◆ **Supplied data**
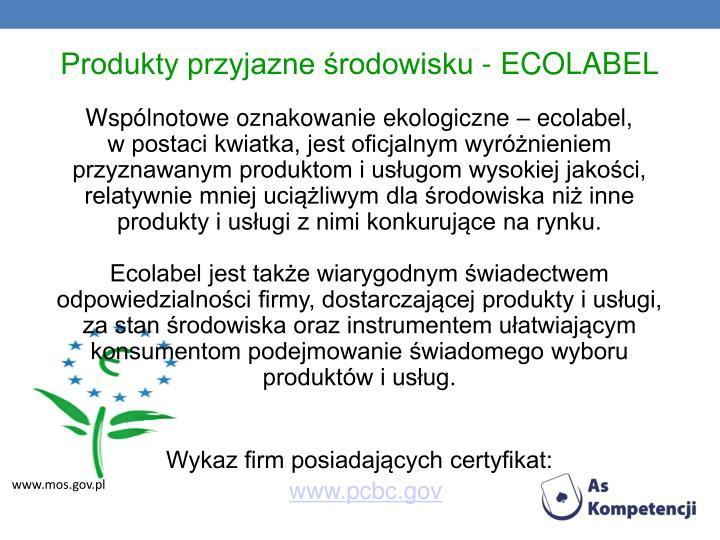 Produkty przyjazne środowisku - ECOLABEL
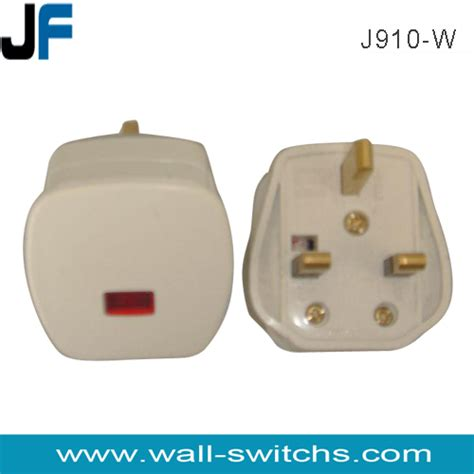 coloured 3 pin plugs j910 w coloured electrical plugs ac power cord 3 pin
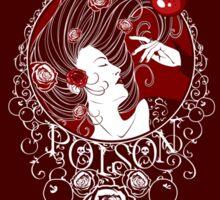 Poison - Blood Rose on Red Sticker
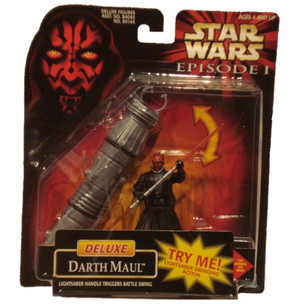 Star Wars Episode I: Deluxe Darth Maul Figure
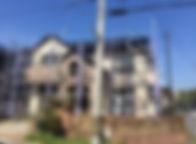 津市の塗装会社日塗建が施工した住宅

◆ **Exercise**
Give the records back verbatim, pictures excluded.

◆ **Answer space**
 Produkty przyjazne środowisku - ECOLABEL
 coloured 3 pin plugs j910 w coloured electrical plugs ac power cord 3 pin
 Poison - Blood Rose on Red Sticker
 Star Wars Episode I: Deluxe Darth Maul Figure
 津市の塗装会社日塗建が施工した住宅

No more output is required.